California Blue Shield to raise some individual policy rate by 59 percent
SAN FRANCISCO – In early January, Blue Shield of California proposed rate hikes for nearly 200,000 individual policy holders that would see some members' premiums jump as much as 59 percent on March 1.
While other insurers have used the health reform law as partial justification for large rate increases, Blue Shield officials were clear to note that reform did not play significantly in the need for the increase.
"These rates reflect trends that were building long before health reform," the company said in a prepared statement. "Our individual market medical costs are rising rapidly due to higher provider prices, increased utilization and the fact that healthier people are dropping coverage during a bad economy."
In response, California Insurance Commissioner Dave Jones asked Blue Shield and all other major insurers in the state to delay any rate increases for 60 days beyond their planned effective date to allow his office time to examine the proposed increases. Blue Shield was the last company in the state to abide by that request.
"I had only been sworn in for literally 72 hours when news broke about Blue Shield and other health insurers' rate hikes," said Jones. "I wanted to make sure I had time to review those rate hikes as I believe the people of California want me to do."
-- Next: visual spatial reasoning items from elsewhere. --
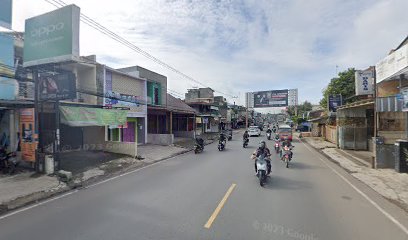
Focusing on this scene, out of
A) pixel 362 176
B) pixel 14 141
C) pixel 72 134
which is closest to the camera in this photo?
pixel 362 176

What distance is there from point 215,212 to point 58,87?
859 cm

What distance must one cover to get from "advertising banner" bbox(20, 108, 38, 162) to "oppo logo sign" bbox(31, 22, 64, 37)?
3.81m

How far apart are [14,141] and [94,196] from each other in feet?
25.6

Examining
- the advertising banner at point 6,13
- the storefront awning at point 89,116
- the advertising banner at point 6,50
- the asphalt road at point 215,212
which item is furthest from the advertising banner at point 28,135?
the asphalt road at point 215,212

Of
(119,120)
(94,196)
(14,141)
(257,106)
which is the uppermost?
(257,106)

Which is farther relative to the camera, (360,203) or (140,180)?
(140,180)

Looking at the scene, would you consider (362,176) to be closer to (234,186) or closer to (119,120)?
(234,186)

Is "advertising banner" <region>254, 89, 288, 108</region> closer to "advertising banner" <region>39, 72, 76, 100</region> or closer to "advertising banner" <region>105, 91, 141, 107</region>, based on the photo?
"advertising banner" <region>105, 91, 141, 107</region>

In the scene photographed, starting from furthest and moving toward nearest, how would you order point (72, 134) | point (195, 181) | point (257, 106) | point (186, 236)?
point (257, 106) < point (72, 134) < point (195, 181) < point (186, 236)

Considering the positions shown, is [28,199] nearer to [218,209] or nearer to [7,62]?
[218,209]

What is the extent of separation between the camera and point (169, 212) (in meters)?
5.84

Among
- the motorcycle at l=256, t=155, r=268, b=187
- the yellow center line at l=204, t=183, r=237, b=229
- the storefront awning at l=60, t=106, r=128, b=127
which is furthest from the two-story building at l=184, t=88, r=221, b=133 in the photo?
the yellow center line at l=204, t=183, r=237, b=229

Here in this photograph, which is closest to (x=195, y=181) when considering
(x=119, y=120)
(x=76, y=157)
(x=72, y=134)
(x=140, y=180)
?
Answer: (x=140, y=180)

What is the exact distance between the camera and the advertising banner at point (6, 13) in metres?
10.9
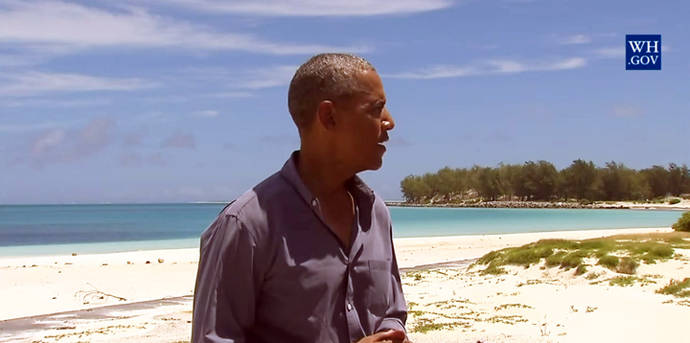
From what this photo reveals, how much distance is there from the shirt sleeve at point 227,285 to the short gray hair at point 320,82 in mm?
349

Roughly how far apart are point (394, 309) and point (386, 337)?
6.0 inches

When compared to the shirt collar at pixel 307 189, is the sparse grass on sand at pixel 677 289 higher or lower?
lower

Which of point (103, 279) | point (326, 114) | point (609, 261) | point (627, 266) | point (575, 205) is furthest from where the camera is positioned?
point (575, 205)

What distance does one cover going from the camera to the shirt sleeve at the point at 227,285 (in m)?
1.96

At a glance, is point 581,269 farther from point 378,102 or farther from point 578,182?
point 578,182

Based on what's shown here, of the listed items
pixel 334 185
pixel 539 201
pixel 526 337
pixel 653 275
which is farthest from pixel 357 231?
pixel 539 201

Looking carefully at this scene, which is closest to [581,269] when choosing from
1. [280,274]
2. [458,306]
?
[458,306]

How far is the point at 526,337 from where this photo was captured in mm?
12023

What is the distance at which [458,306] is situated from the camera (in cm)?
1546

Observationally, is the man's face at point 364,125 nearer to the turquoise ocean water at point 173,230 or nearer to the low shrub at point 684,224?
the low shrub at point 684,224

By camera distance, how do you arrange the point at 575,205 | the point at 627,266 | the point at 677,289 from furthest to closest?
the point at 575,205 → the point at 627,266 → the point at 677,289

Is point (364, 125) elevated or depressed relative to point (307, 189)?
elevated

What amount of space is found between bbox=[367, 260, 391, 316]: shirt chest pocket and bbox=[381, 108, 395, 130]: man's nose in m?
0.36

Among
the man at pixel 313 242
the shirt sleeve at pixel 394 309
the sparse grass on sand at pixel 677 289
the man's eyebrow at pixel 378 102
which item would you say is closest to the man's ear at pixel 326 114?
the man at pixel 313 242
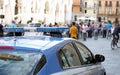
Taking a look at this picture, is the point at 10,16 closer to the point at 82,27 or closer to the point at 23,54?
the point at 82,27

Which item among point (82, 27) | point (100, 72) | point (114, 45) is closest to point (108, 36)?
point (82, 27)

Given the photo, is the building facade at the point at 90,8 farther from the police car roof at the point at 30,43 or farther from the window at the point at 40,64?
the window at the point at 40,64

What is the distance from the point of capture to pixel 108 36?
47.4 meters

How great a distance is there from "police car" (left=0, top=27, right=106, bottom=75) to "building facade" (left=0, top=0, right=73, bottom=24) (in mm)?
32000

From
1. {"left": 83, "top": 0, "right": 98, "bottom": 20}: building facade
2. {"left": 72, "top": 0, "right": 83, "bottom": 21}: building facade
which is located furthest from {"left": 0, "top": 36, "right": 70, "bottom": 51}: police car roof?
{"left": 83, "top": 0, "right": 98, "bottom": 20}: building facade

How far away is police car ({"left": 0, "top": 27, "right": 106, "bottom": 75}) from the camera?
612 centimetres

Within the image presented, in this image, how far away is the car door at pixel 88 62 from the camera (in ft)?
25.7

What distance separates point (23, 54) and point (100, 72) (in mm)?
2691

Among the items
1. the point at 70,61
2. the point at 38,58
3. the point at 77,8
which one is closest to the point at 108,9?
the point at 77,8

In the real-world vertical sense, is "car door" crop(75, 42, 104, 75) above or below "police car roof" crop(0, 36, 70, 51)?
below

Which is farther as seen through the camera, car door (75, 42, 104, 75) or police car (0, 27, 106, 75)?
car door (75, 42, 104, 75)

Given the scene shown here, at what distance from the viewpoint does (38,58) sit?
6234 millimetres

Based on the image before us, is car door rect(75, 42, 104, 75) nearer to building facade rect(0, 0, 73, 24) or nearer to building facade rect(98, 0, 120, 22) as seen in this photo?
building facade rect(0, 0, 73, 24)

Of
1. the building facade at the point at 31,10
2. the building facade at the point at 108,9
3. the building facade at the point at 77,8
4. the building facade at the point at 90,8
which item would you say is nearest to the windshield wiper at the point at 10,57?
the building facade at the point at 31,10
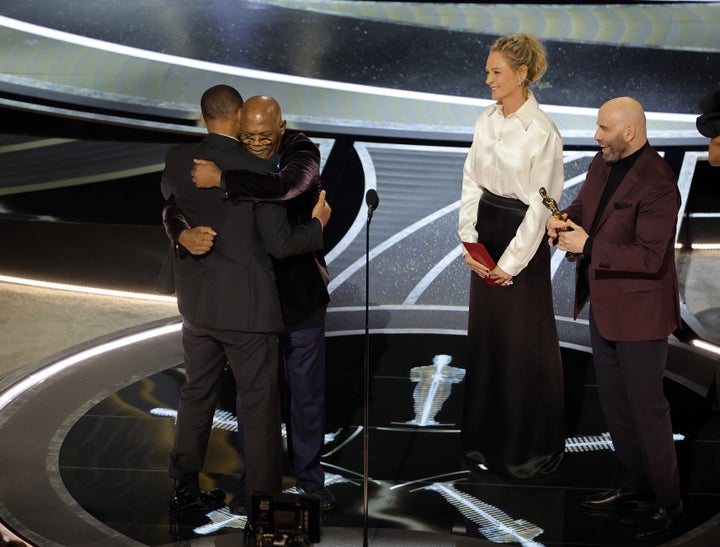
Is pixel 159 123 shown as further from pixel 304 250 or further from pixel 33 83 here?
pixel 304 250

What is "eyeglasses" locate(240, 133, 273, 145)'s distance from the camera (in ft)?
13.2

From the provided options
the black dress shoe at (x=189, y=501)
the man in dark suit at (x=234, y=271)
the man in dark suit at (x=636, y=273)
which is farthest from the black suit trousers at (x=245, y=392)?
the man in dark suit at (x=636, y=273)

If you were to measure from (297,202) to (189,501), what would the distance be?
46.7 inches

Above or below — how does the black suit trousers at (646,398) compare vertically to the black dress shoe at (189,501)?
above

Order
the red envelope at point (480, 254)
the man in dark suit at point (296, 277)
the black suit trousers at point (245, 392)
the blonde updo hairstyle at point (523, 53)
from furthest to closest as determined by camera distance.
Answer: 1. the red envelope at point (480, 254)
2. the blonde updo hairstyle at point (523, 53)
3. the black suit trousers at point (245, 392)
4. the man in dark suit at point (296, 277)

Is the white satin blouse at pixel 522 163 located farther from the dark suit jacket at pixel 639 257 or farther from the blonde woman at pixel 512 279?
the dark suit jacket at pixel 639 257

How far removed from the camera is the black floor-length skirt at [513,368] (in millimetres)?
4559

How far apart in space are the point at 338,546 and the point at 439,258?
3624mm

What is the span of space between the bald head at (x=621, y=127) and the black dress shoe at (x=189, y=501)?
194 cm

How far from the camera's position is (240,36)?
1126cm

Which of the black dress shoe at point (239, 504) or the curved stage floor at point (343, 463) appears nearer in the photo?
the curved stage floor at point (343, 463)

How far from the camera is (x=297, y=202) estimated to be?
4.18 m

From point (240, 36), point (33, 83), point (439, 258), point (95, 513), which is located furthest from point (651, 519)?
point (240, 36)

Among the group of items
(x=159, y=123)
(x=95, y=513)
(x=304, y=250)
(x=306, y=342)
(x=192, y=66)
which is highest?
(x=192, y=66)
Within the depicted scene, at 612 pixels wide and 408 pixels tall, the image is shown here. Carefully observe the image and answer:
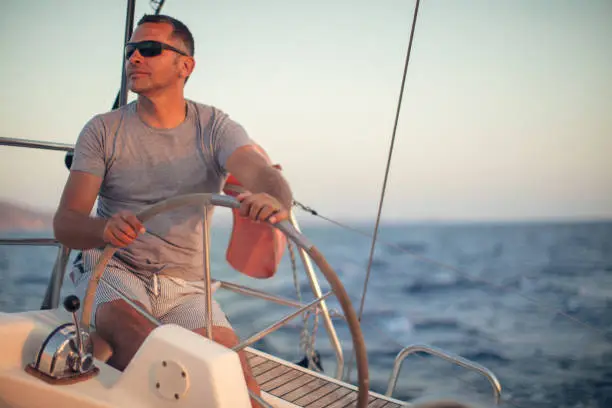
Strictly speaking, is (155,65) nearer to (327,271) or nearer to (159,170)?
(159,170)

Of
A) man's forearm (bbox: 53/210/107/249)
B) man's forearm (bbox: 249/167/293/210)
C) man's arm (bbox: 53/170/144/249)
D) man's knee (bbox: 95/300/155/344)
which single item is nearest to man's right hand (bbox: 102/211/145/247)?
man's arm (bbox: 53/170/144/249)

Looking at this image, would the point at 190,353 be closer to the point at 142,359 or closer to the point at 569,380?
the point at 142,359

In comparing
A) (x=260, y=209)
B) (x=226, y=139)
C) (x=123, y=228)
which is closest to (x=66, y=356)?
(x=123, y=228)

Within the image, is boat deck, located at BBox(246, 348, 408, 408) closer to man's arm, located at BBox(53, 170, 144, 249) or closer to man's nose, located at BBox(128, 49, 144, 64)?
man's arm, located at BBox(53, 170, 144, 249)

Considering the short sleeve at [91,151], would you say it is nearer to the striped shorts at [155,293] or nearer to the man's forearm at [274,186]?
the striped shorts at [155,293]

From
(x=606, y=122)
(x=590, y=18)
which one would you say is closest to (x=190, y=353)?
(x=606, y=122)

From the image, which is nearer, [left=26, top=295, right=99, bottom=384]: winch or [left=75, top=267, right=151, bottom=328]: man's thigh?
[left=26, top=295, right=99, bottom=384]: winch

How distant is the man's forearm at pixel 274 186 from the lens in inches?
57.7

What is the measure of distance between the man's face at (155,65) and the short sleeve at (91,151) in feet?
0.45

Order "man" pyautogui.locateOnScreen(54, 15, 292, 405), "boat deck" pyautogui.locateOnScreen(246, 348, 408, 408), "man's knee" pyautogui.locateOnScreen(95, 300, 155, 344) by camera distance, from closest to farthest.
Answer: "man's knee" pyautogui.locateOnScreen(95, 300, 155, 344)
"man" pyautogui.locateOnScreen(54, 15, 292, 405)
"boat deck" pyautogui.locateOnScreen(246, 348, 408, 408)

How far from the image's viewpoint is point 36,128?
9.42 metres

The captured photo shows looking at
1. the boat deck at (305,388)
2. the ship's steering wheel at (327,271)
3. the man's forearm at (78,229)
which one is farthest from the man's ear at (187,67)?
the boat deck at (305,388)

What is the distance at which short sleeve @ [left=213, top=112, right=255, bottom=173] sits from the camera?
1.61 m

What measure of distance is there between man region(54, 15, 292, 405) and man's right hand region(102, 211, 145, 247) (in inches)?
10.9
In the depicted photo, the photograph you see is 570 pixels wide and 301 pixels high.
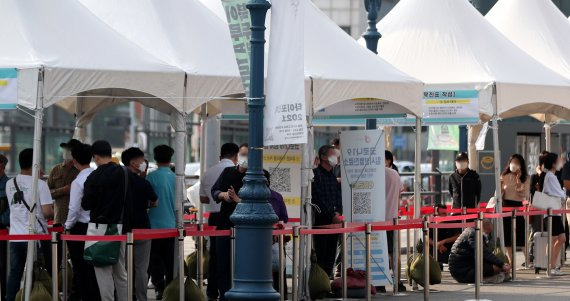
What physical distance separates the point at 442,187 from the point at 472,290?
552 inches

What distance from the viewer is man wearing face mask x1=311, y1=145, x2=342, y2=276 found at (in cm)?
1691

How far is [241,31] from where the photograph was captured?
1395cm

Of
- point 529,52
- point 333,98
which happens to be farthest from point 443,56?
point 333,98

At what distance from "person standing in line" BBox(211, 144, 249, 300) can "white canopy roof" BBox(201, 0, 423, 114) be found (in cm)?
144

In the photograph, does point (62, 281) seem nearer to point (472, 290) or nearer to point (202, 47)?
point (202, 47)

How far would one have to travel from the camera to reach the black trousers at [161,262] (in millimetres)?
15930

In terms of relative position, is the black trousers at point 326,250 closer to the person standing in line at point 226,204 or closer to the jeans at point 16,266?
the person standing in line at point 226,204

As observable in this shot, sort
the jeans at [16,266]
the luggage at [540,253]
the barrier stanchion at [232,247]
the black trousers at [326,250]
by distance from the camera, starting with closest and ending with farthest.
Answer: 1. the jeans at [16,266]
2. the barrier stanchion at [232,247]
3. the black trousers at [326,250]
4. the luggage at [540,253]

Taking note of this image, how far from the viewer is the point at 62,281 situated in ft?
48.9

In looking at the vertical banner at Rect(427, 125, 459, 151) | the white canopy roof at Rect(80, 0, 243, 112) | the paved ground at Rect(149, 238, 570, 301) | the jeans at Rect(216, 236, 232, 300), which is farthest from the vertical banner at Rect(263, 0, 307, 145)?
the vertical banner at Rect(427, 125, 459, 151)

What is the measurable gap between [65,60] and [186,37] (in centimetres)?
209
Jones pointed to a new law passed in California last year that requires all health insurance companies filing for rate increases to also file a third-party actuarial review of their proposals with the Department of Insurance. Days after announcing its planned increases, Blue Shield of California announced it had retained Axene Partners for that review, and that it would offer refunds if it was found their increases were unjustified – a move the company called "unprecedented."
"We regret that our members have received significant rate increases in recent months and want to be absolutely certain that the rates reflect our actual cost of providing medical care," said Bruce Bodaken, Blue Shield's chairman and CEO.
Jones said the new law doesn't go far enough. While a voluntary review of proposed 39 percent rate increases last year by Anthem Blue Cross found significant errors that eventually led Anthem to lower its increase request, the state's insurance commissioner doesn't have the power to reject excessive hikes.
"Independent review is intended to provide more transparency in the request for rate hikes," Jones said. "Unfortunately, the law does not give me the right to reject rate increases that are excessive."
It's a power that Jones had sought for years before being elected to his current post. On three separate occasions while serving in the California Assembly, he authored legislation that would give the insurance commissioner the ability to reject health insurance increases deemed excessive, a power the office has held since 1988 for auto, homeowner and casualty insurance.
With Jones now at the Department of Insurance, California Assemblyman Michael Fuer has taken up the cause and is writing a bill to extend the power to the commissioner to reject proposed health insurance rate increases.
"This rate increase by Blue Shield came as a shock and is poorly timed as many are still affected by the recession," said Fuer. "I think that the discovery of significant errors last year by Anthem Blue Cross when they proposed their big increase demonstrates that it is important to give the insurance commissioner to ability to reject excessive increases."